Il discorso politico non è una nostalgia, ma un desiderio di futuro, e anche un atto di accusa: «Siamo noi la cosa che manca».
di Enzo Maddaloni - martedì 1 aprile 2014 - 3875 letture

La candidatura di Franco Arminio alle elezioni europee in compagnia degli amici di Tsipras, che come noi vivono l’esperienza della “paesologia” nelle proprie "comunità provvisorie" o dei “mitici incontri” di Cairano o degli incontri comunitari come quello di Grottaminarda in provincia di Avellino, ci offre una occasione, di fare il punto sul nostro viaggio che incontra una radura di notevole interesse.

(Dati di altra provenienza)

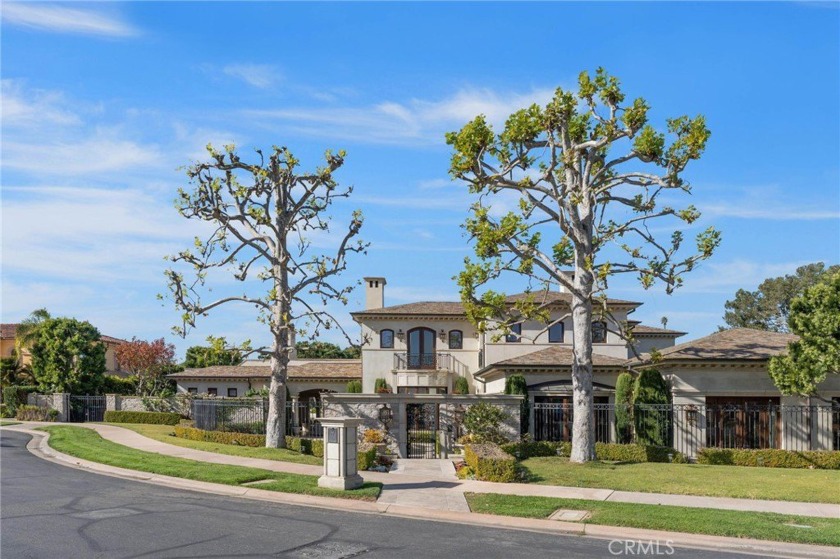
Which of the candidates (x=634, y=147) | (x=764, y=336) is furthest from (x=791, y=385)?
(x=634, y=147)

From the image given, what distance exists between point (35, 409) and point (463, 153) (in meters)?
33.5

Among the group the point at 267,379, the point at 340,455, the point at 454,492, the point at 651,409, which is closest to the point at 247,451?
the point at 340,455

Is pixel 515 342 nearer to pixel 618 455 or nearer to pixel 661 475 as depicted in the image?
pixel 618 455

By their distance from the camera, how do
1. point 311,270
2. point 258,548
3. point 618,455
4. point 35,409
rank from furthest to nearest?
point 35,409
point 311,270
point 618,455
point 258,548

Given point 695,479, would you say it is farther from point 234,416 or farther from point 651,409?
point 234,416

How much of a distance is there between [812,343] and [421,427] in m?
13.9

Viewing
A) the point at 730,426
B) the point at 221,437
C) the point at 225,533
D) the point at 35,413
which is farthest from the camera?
the point at 35,413

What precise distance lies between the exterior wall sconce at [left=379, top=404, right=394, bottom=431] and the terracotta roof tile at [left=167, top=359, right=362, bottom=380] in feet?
68.2

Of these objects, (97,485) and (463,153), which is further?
(463,153)

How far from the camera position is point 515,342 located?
4175 cm

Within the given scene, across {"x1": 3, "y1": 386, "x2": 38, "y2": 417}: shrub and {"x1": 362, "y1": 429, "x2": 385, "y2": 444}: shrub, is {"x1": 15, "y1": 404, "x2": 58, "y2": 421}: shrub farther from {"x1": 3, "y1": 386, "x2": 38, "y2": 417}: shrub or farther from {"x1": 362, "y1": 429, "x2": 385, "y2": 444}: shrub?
{"x1": 362, "y1": 429, "x2": 385, "y2": 444}: shrub

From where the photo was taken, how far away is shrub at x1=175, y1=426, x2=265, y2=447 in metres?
29.1

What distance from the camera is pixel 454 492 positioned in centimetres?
1945

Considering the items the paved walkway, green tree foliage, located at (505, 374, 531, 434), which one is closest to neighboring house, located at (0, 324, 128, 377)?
green tree foliage, located at (505, 374, 531, 434)
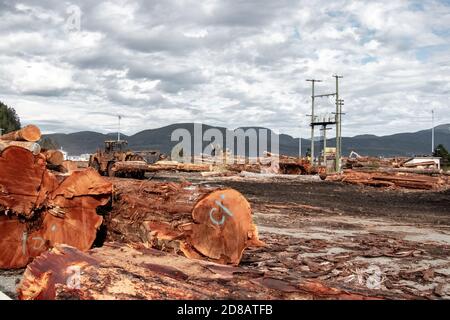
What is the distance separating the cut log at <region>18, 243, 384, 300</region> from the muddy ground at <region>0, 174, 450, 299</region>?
16.5 inches

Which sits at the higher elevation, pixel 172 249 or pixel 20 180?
pixel 20 180

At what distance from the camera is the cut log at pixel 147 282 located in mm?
3855

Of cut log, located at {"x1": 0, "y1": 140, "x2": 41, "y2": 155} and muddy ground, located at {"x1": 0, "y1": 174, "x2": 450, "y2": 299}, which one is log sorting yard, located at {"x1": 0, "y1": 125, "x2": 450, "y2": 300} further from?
cut log, located at {"x1": 0, "y1": 140, "x2": 41, "y2": 155}

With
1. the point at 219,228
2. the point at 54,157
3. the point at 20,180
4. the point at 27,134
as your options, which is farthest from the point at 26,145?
the point at 219,228

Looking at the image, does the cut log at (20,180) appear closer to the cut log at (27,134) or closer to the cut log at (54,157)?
the cut log at (27,134)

Con “lo spirito paesologico e comunitario” della prima ora abbiamo pensato, in accordo con Franco, ad un incontro speciale a Grottaminarda (AV) per il giorno sabato 19 aprile 2014 nella Sala Incontri del Castello D’Aquino di Grottaminarda alle ore 10.00 per discutere la possibilità e le modalità della “paesologia” di lievitare anche in Europa (segue pranzo comunitaria per chi deciderà di rimanere con noi con l’incanto di sempre e.....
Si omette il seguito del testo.